Top of DOCUMENT PASSAGE

In fact, according to the National Institute of Mental Health, about 1 in 5 adults has been dealing with an anxiety disorder in the last year.
Common Anxiety Disorders
The most common anxiety disorders include:
- Generalized anxiety disorder. Symptoms include excessive anxiety or worry most days for at least six months, with the anxiety interfering with daily life.
- Panic disorder. People with panic disorder have recurring, unexpected panic attacks or periods of intense fear. People with the condition can develop agoraphobia, a condition in which a person fears and avoids places or situations that might cause him or her to panic or feel trapped.
- Phobia-related disorders. People with a specific phobia have an out-of-proportion fear in response to a particular situation (like flying) or object (like snakes). People with social anxiety disorder have intense fear related to interacting with others. And people with agoraphobia have fear related to leaving their homes, which can manifest as fear of being in open spaces, being in a crowd or using public transportation.
According to a 2017 study by researchers at Erasmus Medical Center in the Netherlands, the age of onset for anxiety disorders depends on the disorder. Several of them, including social anxiety disorder, tend to emerge when people are children. Other disorders, like agoraphobia and panic disorder typically start in early adulthood, while generalized anxiety disorder may emerge even later in life.
It’s not clear why some people are more likely to develop an anxiety disorder than others, though women are about twice as likely to have one as men. A family history of anxiety and other mental illness, a stressful childhood and even some health conditions can raise the risk of developing one. Some are short-lived, with treatment; others can be chronic, with fluctuating symptoms.
How Do You Know When You Need Help for Anxiety?
So how do you draw the line between what’s normal anxiety or fear (like when you’re white-knuckle driving in heavy traffic in a downpour) and what’s a sign of excessive anxiety? It’s a question of how much it is impacting your life.
If you’re unable to leave the house, for example, or you’re unable to eat, sleep or concentrate, and this goes on for longer than several weeks, it’s time to talk to a doctor.
“The big distinguishing feature is that it’s causing significant functional impairment in some way,” Ziffra says. “That’s what you’re looking for. Is it impairing you from doing your job? Is it affecting your family, your social connections? Is it affecting your sleep or your eating or your ability to concentrate?”

Bottom of DOCUMENT PASSAGE

WORK INSTRUCTION 1 -
For each statement, say whether it agrees with the text on anxiety disorders. Answer yes or no and quote the words of the text that decide it.
(a) Women are about twice as likely as men to have an anxiety disorder.
(b) Generalized anxiety disorder typically begins in childhood.
(c) Generalized anxiety disorder involves excessive anxiety or worry most days for at least six months.
WORK INSTRUCTION 2 - Copy word for word the part of the text on anxiety disorders from "- Phobia-related disorders." up to and including "later in life.".
Rely only on the text about anxiety disorders, and on nothing else.

Top of INFORMATION SHOWN

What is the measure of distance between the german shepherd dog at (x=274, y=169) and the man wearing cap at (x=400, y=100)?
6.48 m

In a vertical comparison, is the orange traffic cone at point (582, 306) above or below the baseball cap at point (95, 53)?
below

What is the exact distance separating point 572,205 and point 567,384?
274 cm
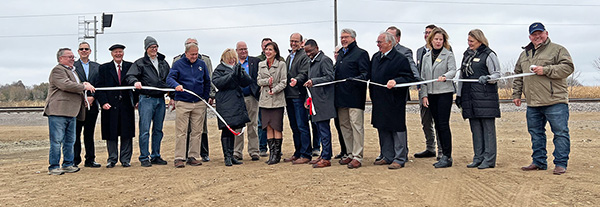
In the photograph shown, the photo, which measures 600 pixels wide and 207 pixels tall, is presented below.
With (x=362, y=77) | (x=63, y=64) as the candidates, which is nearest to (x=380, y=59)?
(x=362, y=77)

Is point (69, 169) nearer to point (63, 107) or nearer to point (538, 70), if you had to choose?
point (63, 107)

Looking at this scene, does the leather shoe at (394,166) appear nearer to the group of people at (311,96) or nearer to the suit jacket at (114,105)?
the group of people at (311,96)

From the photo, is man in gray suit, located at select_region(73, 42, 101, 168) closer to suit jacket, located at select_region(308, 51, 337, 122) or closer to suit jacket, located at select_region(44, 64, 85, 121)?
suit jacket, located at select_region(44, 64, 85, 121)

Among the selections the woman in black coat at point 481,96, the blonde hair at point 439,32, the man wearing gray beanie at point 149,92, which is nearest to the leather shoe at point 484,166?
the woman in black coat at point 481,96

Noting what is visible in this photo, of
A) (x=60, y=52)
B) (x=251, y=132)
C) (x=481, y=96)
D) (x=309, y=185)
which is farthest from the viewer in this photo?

Bottom of INFORMATION SHOWN
Top of INFORMATION SHOWN

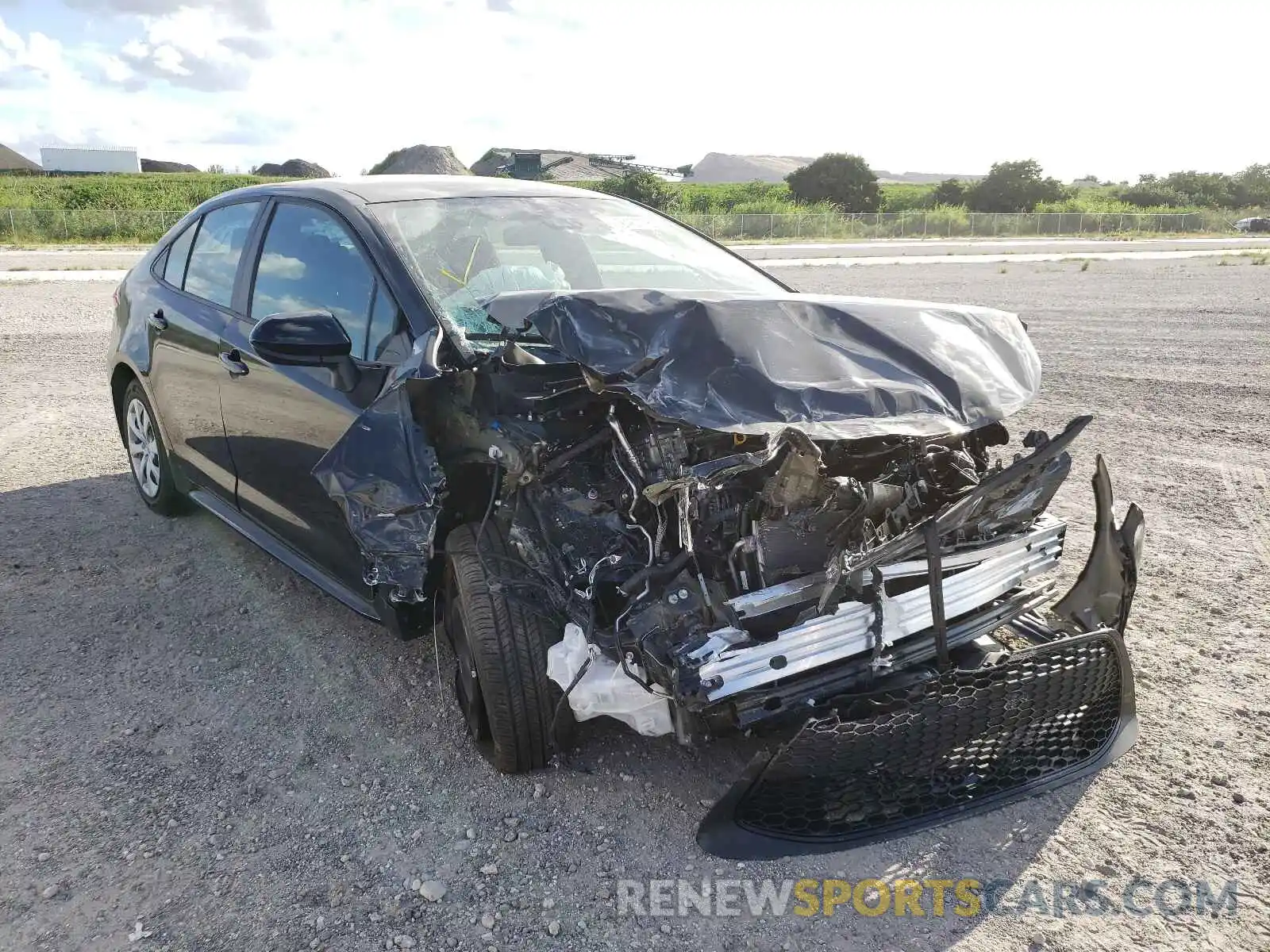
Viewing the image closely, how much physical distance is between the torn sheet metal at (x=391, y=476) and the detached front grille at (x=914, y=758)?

Bottom of INFORMATION SHOWN

EXPECTED OUTPUT 1 -
(a) Yes: "women are about twice as likely to have one as men"
(b) No: "generalized anxiety disorder may emerge even later in life"
(c) Yes: "excessive anxiety or worry most days for at least six months"

EXPECTED OUTPUT 2 -
- Phobia-related disorders. People with a specific phobia have an out-of-proportion fear in response to a particular situation (like flying) or object (like snakes). People with social anxiety disorder have intense fear related to interacting with others. And people with agoraphobia have fear related to leaving their homes, which can manifest as fear of being in open spaces, being in a crowd or using public transportation.
According to a 2017 study by researchers at Erasmus Medical Center in the Netherlands, the age of onset for anxiety disorders depends on the disorder. Several of them, including social anxiety disorder, tend to emerge when people are children. Other disorders, like agoraphobia and panic disorder typically start in early adulthood, while generalized anxiety disorder may emerge even later in life.